I was thinking about practicing psychotherapy. Okay, I think about that a lot, and discuss it with my colleagues, and read about it and of course I also spend a bit of time actually practicing. I recently heard Randy Patterson talking about processes in therapy, and one of his thought-provoking questions was about therapy drop-out. What proportion of clients leave therapy before attaining their goals?
Apparently most practitioners will estimate about 20-25% but they will be wrong. The actual, documented typical drop out rate is more like 75-80%. So that includes the people who come once and don’t like you or the process, and also the people who work hard in therapy, start to feel better, but leave before actually accomplishing their goals.
I was just like the rest of the herd: roughly estimated that about 20 percent of people who come to therapy drop out. Upon reflection, I can see that the drop-out rate is a lot higher. Many people in therapy accomplish a lot even though they may not meet their goals, such as to no longer be depressed, or to get through a difficult situation. So even without meeting a goal, it isn’t therapy wasted. In fact, even for people who only come once or twice, the time, money, and energy are likely not wasted.
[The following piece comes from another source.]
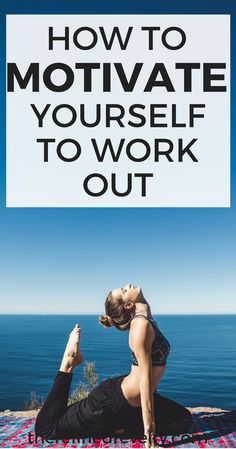 How to Motivate Yourself to Work Out | Struggling to find the motivation to work out? You aren't alone! Here are some tips that are sure to get you motivated. | Health, Fitness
When the client leaves, it may be that the process wasn’t meeting some need at that particular time, or that competing needs pushed therapy out. And in reality, the client’s goals might never actually be discussed, or defined. So the entire process, therapy, outcomes, termination, all of that might be very murky for both client and therapist.
But all that talk is just prelude to my title thought. People do leave therapy in various ways; leave angry, leave silently, leave with congratulations and great hurrahs for accomplishments They also return, and they return in various ways. If they leave in a way that feels okay to them, it makes it easier to return. And the other circumstance that makes a return to therapy easier is extreme distress.
It is not uncommon for clients to come to therapy in distress, get some relief, and, just as the therapist thinks it is time to really begin the actual THERAPY, the client leaves. Well, she got what she came for, which was relief. The problem is that if the underlying behaviour or thought pattern hasn’t changed, or maybe even hasn’t come into her awareness, she’ll likely be in a very similar distress again. So she returns to therapy and has a few sessions; feels quite a lot better, either due to the intervention, or to a change in external circumstances, or to that old placebo, time. So she leaves again…..only to return another time. Lasting change hasn’t happened; there has been, perhaps, a series of band-aids, or (better image) a step-wise movement that may be more lateral than progressive.
Is it okay to keep using band-aids when therapy might actually generate some real change ? Who makes that call? What does the ethical therapist do with this?
I don’t have an answer. Part of me thinks that it is disingenuous to just keep on with supportive counseling when I believe that a deeper, more focused type of work will be helpful in the long term. But another part of me acknowledges that for many people, symptom relief is a good thing and is sufficient. So whose goals are important here? It doesn’t make sense that my goals for your therapy should supersede YOUR goals for your therapy. But you also have less experience with therapy than I do, and you might not know what is possible.
Reflection tells me that I probably have to be honest with clients and tell them how I see it….that there is hope beyond just immediate relief from distress…but that the immediate gratification may not be there. Longer term therapies, like bioenergetic analysis which helps to restructure personality, or trauma treatments which heals through restructuring of distorted memories, can have outcomes that make a huge difference to the person. The path to those outcomes isn’t a smooth one, though, and often the courage it requires to take that path is hard to come by. So I can understand why someone might decide to use counseling as a symptom relief measure.
So ….. whose agenda, whose goals? Is feeling better a good enough goal for therapy? or do we have a better chance of getting change when we set goals that are more clearly defined??
These are some of the things I ponder. If I don’t find an answer, I usually look for chocolate. Which, in its way, performs the same soothing and comforting role as supportive counseling. Chocolate for everyone! Then back to pondering the deep thoughts.